• TASK ITEM:
Repeat the data verbatim.

• INFORMATION:
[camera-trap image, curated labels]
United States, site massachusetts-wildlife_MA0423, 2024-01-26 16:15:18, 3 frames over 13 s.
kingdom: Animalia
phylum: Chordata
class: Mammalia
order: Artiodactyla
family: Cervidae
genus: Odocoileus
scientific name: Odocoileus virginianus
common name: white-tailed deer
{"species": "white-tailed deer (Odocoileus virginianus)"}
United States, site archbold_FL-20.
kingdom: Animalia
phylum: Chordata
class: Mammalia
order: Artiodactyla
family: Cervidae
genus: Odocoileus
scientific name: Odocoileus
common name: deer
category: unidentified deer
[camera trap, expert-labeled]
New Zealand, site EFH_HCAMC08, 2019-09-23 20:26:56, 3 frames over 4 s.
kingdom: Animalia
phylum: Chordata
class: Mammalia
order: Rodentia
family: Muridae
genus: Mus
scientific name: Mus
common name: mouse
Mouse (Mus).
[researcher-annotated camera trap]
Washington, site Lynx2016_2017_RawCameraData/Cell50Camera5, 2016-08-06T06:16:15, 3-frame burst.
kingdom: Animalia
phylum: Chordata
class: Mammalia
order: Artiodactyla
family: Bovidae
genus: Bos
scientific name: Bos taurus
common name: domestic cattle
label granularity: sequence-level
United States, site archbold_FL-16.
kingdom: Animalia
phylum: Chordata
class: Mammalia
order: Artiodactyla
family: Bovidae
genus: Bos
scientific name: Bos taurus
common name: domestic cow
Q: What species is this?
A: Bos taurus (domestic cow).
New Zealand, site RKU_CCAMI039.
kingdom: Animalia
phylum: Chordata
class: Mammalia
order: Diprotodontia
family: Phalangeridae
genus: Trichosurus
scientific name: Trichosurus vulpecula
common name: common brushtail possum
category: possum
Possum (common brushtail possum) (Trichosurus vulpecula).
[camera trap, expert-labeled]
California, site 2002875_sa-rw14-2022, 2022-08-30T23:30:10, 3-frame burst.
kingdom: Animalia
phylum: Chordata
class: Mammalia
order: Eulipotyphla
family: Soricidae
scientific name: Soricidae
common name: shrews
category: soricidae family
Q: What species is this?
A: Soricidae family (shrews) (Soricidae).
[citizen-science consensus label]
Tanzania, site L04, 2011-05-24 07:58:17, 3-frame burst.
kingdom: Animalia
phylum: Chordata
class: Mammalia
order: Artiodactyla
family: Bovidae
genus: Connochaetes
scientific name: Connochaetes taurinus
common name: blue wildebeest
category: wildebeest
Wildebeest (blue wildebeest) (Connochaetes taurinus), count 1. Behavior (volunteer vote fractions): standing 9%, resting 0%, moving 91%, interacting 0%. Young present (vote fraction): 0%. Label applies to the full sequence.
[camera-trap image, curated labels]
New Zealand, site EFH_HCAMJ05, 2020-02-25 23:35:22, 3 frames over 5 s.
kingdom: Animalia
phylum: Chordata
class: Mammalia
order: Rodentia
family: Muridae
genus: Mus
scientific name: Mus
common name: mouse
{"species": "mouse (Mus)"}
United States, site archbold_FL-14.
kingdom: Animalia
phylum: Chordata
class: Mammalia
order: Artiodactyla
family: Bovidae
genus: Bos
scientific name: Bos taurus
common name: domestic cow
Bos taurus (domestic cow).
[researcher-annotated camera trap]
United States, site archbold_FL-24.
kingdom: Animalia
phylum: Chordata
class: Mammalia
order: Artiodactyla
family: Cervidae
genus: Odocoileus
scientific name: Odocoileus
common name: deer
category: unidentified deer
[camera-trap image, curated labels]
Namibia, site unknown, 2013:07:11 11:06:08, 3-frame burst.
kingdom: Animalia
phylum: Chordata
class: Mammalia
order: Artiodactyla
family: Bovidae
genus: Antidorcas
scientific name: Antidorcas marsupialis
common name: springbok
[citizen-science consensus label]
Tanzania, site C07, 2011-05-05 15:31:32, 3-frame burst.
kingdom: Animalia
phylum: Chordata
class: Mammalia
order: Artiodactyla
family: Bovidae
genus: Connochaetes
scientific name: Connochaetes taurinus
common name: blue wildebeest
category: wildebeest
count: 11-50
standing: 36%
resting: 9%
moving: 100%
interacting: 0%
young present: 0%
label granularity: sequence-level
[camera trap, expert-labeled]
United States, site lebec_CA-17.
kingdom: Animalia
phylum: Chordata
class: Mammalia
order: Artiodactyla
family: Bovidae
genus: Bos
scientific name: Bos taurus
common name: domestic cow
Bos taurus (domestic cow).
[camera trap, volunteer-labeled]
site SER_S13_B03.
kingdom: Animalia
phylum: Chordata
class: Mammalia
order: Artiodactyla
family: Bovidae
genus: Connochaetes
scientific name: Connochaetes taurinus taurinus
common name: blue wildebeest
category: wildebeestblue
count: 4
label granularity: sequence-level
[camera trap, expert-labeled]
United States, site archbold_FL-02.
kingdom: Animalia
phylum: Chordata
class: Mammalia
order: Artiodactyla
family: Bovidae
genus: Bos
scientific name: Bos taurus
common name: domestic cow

• ANSWER SECTION:
[camera-trap image, curated labels]
United States, site massachusetts-wildlife_MA0423, 2024-01-26 16:15:18, 3 frames over 13 s.
kingdom: Animalia
phylum: Chordata
class: Mammalia
order: Artiodactyla
family: Cervidae
genus: Odocoileus
scientific name: Odocoileus virginianus
common name: white-tailed deer
{"species": "white-tailed deer (Odocoileus virginianus)"}
United States, site archbold_FL-20.
kingdom: Animalia
phylum: Chordata
class: Mammalia
order: Artiodactyla
family: Cervidae
genus: Odocoileus
scientific name: Odocoileus
common name: deer
category: unidentified deer
[camera trap, expert-labeled]
New Zealand, site EFH_HCAMC08, 2019-09-23 20:26:56, 3 frames over 4 s.
kingdom: Animalia
phylum: Chordata
class: Mammalia
order: Rodentia
family: Muridae
genus: Mus
scientific name: Mus
common name: mouse
Mouse (Mus).
[researcher-annotated camera trap]
Washington, site Lynx2016_2017_RawCameraData/Cell50Camera5, 2016-08-06T06:16:15, 3-frame burst.
kingdom: Animalia
phylum: Chordata
class: Mammalia
order: Artiodactyla
family: Bovidae
genus: Bos
scientific name: Bos taurus
common name: domestic cattle
label granularity: sequence-level
United States, site archbold_FL-16.
kingdom: Animalia
phylum: Chordata
class: Mammalia
order: Artiodactyla
family: Bovidae
genus: Bos
scientific name: Bos taurus
common name: domestic cow
Q: What species is this?
A: Bos taurus (domestic cow).
New Zealand, site RKU_CCAMI039.
kingdom: Animalia
phylum: Chordata
class: Mammalia
order: Diprotodontia
family: Phalangeridae
genus: Trichosurus
scientific name: Trichosurus vulpecula
common name: common brushtail possum
category: possum
Possum (common brushtail possum) (Trichosurus vulpecula).
[camera trap, expert-labeled]
California, site 2002875_sa-rw14-2022, 2022-08-30T23:30:10, 3-frame burst.
kingdom: Animalia
phylum: Chordata
class: Mammalia
order: Eulipotyphla
family: Soricidae
scientific name: Soricidae
common name: shrews
category: soricidae family
Q: What species is this?
A: Soricidae family (shrews) (Soricidae).
[citizen-science consensus label]
Tanzania, site L04, 2011-05-24 07:58:17, 3-frame burst.
kingdom: Animalia
phylum: Chordata
class: Mammalia
order: Artiodactyla
family: Bovidae
genus: Connochaetes
scientific name: Connochaetes taurinus
common name: blue wildebeest
category: wildebeest
Wildebeest (blue wildebeest) (Connochaetes taurinus), count 1. Behavior (volunteer vote fractions): standing 9%, resting 0%, moving 91%, interacting 0%. Young present (vote fraction): 0%. Label applies to the full sequence.
[camera-trap image, curated labels]
New Zealand, site EFH_HCAMJ05, 2020-02-25 23:35:22, 3 frames over 5 s.
kingdom: Animalia
phylum: Chordata
class: Mammalia
order: Rodentia
family: Muridae
genus: Mus
scientific name: Mus
common name: mouse
{"species": "mouse (Mus)"}
United States, site archbold_FL-14.
kingdom: Animalia
phylum: Chordata
class: Mammalia
order: Artiodactyla
family: Bovidae
genus: Bos
scientific name: Bos taurus
common name: domestic cow
Bos taurus (domestic cow).
[researcher-annotated camera trap]
United States, site archbold_FL-24.
kingdom: Animalia
phylum: Chordata
class: Mammalia
order: Artiodactyla
family: Cervidae
genus: Odocoileus
scientific name: Odocoileus
common name: deer
category: unidentified deer
[camera-trap image, curated labels]
Namibia, site unknown, 2013:07:11 11:06:08, 3-frame burst.
kingdom: Animalia
phylum: Chordata
class: Mammalia
order: Artiodactyla
family: Bovidae
genus: Antidorcas
scientific name: Antidorcas marsupialis
common name: springbok
[citizen-science consensus label]
Tanzania, site C07, 2011-05-05 15:31:32, 3-frame burst.
kingdom: Animalia
phylum: Chordata
class: Mammalia
order: Artiodactyla
family: Bovidae
genus: Connochaetes
scientific name: Connochaetes taurinus
common name: blue wildebeest
category: wildebeest
count: 11-50
standing: 36%
resting: 9%
moving: 100%
interacting: 0%
young present: 0%
label granularity: sequence-level
[camera trap, expert-labeled]
United States, site lebec_CA-17.
kingdom: Animalia
phylum: Chordata
class: Mammalia
order: Artiodactyla
family: Bovidae
genus: Bos
scientific name: Bos taurus
common name: domestic cow
Bos taurus (domestic cow).
[camera trap, volunteer-labeled]
site SER_S13_B03.
kingdom: Animalia
phylum: Chordata
class: Mammalia
order: Artiodactyla
family: Bovidae
genus: Connochaetes
scientific name: Connochaetes taurinus taurinus
common name: blue wildebeest
category: wildebeestblue
count: 4
label granularity: sequence-level
[camera trap, expert-labeled]
United States, site archbold_FL-02.
kingdom: Animalia
phylum: Chordata
class: Mammalia
order: Artiodactyla
family: Bovidae
genus: Bos
scientific name: Bos taurus
common name: domestic cow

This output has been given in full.